-- Your assignment --
In the passage below on the TPP and drug prices, translate this sentence into Spanish: "The secret negotiations now allegedly reveal that Australia’s Pharmaceutical Benefits Scheme might be undermined, pushing up the cost of medicines in the country."

-- Passage --

---

None other than the CEO of Mylan explained in the simplest possible way what is going on: a government mandated monopoly under the guise of a trade pact: “Heather Bresch, the chief executive of Mylan, one of the largest generic-drug makers, said the brand-name pharmaceutical industry was “establishing, through U.S. trade policy, an international system designed to maximize its monopolies.”
But where the alarm bells truly go off is when someone, anyone, uses the word “fair” to justify policy, such as surging drug costs. To wit: “drug companies, however, say they need to be able to charge fair prices to compensate for the billions of dollars and decades of research that go into their medicines.”
What is amusing is that the true motive behind the TPP’s secrecy have been quite clear to virtually everyone but the population of the TPP’s host nation:
“It was very clear to everyone except the U.S. that the initial proposal wasn’t about transparency. It was about getting market access for the pharmaceutical industry by giving them greater access to and influence over decision-making processes around pricing and reimbursement,” said Deborah Gleeson, a lecturer at the School of Psychology and Public Health at La Trobe University in Australia. And even though the section, known as the transparency annex, has been toned down, she said, “I think it’s a shame that the annex is still being considered at all for the T.P.P.”
RT adds that one country that should be in arms over the TPP is Australia:
The secret negotiations now allegedly reveal that Australia’s Pharmaceutical Benefits Scheme might be undermined, pushing up the cost of medicines in the country.
“United States trade negotiators have aggressively pushed for provisions favoring multinational pharmaceutical manufacturers at the expense of national governments and public healthcare systems,” the Sydney Morning Herald wrote.

---

-- Collected data --
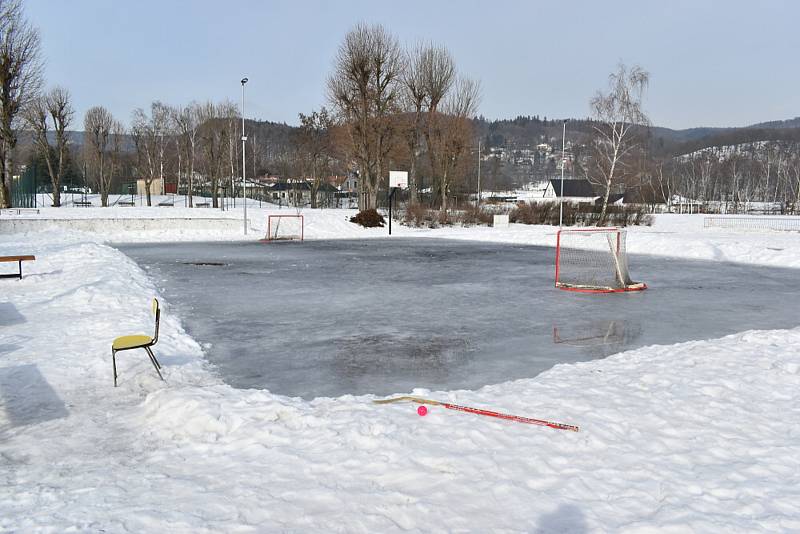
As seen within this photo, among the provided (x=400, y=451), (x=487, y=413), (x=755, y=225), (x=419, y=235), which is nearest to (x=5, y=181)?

---

-- Result of this task --
Las negociaciones secretas ahora supuestamente revelan que el Plan de Beneficios Farmacéuticos de Australia podría verse socavado, lo que elevaría el costo de los medicamentos en el país.